J'ai commencé à explorer une autre piste. Nous savons donc que Pierre Couturier, dentiste de son état, à la fin des années 70 aurait exercé dans un cabinet dentaire situé au 2, rue de Colombes, à Nanterre. Or, j'ai pu constater assez rapidement que cette rue n'existait plus à Nanterre, alors que ce semblerait être le cas dans des communes voisines. Je me suis adressé à la Société d'histoire de Nanterre qui n'a pas tardé, bien aimablement et par la personne qui s'en occupe, à me répondre ce qui suit : ledit IMG_6983.JPGcabinet dentaire, très connu à l'époque, n'existe plus c'est une évidence, lequel se trouvait au début de la rue de Colombes, aujourd’hui la rue Raymond-Barbet, du nom de tel ancien maire, place Plainchamp, soit l'ancienne Porte de Saint-Denis, quand Nanterre était encore ceint de remparts ! La suite logique serait que je puisse consulter des actes notariés quelconques ou même une autorisation d'exercer livrée par la préfecture comme c'est le cas pour tout chirurgien-dentiste ouvrant son cabinet, éléments qui, à tout le moins, me fourniraient une date de naissance de notre fantôme insaisissable, dont j'ai même cru retrouver une trace dans les archives du ministère de l'Intérieur (précisément : le département Justice et Intérieur des Archives nationales) où j'ai pu demander à consulter un dossier d'un certain Pierre Couturier s'avérant n'être qu'un homonyme, électricien de métier !

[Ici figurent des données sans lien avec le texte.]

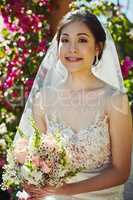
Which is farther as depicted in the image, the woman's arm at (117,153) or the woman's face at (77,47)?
the woman's face at (77,47)

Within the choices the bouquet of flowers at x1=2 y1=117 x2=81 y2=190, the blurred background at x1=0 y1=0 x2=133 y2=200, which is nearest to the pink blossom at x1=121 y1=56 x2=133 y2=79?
the blurred background at x1=0 y1=0 x2=133 y2=200

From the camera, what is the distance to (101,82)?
12.6ft

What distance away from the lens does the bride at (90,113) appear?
11.8ft

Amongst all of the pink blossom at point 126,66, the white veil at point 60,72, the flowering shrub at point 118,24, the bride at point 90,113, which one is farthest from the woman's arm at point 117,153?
the flowering shrub at point 118,24

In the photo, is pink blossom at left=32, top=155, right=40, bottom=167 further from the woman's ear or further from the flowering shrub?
the flowering shrub

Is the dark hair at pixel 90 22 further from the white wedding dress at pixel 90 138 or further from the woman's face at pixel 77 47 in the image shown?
the white wedding dress at pixel 90 138

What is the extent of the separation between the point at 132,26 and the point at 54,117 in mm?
1977

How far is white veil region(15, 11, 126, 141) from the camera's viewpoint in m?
3.88

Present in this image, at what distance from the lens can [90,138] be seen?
3680 millimetres

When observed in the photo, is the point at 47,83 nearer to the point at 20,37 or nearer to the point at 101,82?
the point at 101,82

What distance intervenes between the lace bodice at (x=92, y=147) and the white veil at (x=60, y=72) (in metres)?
0.28

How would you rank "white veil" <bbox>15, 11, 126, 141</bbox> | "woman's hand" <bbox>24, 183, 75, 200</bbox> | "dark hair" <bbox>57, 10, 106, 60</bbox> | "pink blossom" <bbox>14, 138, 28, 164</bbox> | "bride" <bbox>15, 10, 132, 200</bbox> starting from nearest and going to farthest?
"woman's hand" <bbox>24, 183, 75, 200</bbox>, "pink blossom" <bbox>14, 138, 28, 164</bbox>, "bride" <bbox>15, 10, 132, 200</bbox>, "dark hair" <bbox>57, 10, 106, 60</bbox>, "white veil" <bbox>15, 11, 126, 141</bbox>

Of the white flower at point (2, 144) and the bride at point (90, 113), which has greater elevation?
the bride at point (90, 113)

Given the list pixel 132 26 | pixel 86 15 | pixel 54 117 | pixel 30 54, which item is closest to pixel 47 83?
pixel 54 117
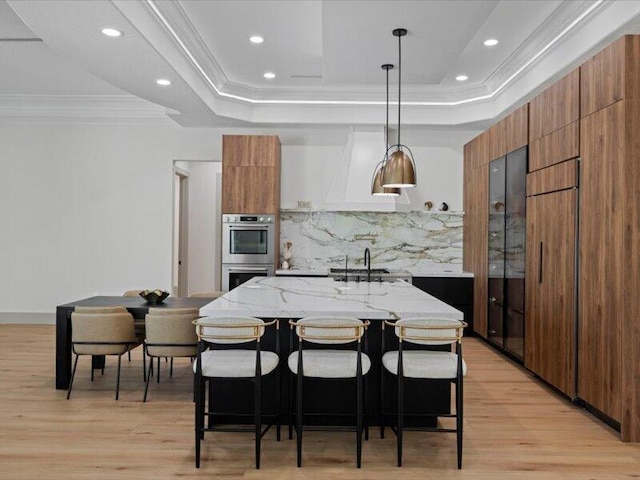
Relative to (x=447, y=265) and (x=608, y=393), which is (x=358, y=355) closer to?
(x=608, y=393)

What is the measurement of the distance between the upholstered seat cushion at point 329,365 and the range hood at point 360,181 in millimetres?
4106

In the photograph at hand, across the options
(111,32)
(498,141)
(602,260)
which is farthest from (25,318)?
→ (602,260)

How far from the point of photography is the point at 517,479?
9.58ft

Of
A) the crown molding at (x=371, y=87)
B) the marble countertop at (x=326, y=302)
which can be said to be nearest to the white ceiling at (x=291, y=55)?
the crown molding at (x=371, y=87)

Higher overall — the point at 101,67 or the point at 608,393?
the point at 101,67

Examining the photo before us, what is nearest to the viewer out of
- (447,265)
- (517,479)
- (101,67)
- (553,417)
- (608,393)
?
(517,479)

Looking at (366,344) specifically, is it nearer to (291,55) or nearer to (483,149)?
(291,55)

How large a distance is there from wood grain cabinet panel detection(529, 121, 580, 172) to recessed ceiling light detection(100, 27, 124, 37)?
138 inches

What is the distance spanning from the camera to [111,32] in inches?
156

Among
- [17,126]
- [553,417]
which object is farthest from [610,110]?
[17,126]

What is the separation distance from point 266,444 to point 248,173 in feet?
13.9

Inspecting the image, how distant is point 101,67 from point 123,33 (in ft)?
3.27

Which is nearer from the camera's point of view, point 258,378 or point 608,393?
point 258,378

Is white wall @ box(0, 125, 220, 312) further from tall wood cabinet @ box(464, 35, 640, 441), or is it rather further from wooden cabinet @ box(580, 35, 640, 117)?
wooden cabinet @ box(580, 35, 640, 117)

En tout cas, il semble que notre écrivain fantôme et pléthorique, ce qui est une assez curieuse façon de signifier son retrait au monde, ait été, aussi, un praticien assez, disons... furtif, du moins par la trace qu'il a laissée dans les archives départementales des Hauts-de-Seine qui, consultées, ont eu l'obligeance de me répondre ce qui suit, à propos de recherches effectuées dans trois dossiers : l'un, portant la cote 1213W220, intitulé Cabinet du Préfet. Affaires sanitaires et sociales, suivi des organismes professionnels et consultatifs : Conseil départemental de l’Ordre des chirurgiens-dentistes (1968-1974), dans lequel Pierre Couturier ne figure pas dans la liste des chirurgiens-dentistes de Nanterre, et cela bien que le 1, rue de Colombes soit indiqué. Pour le second dossier, portant la cote 1823W116 et intitulé Sanctions disciplinaires de chirurgiens-dentistes, décisions d'amnisties ou plaintes rejetées (1985-1993), pas davantage trace de notre fantôme, tout comme dans le troisième et dernier dossier (cote 1999W170/1, Services de l’État : Affaires sanitaires et sociales dans le département. Tutelle hospitalière. Recensement des praticiens opérant dans les Hauts-de-Seine (1975)).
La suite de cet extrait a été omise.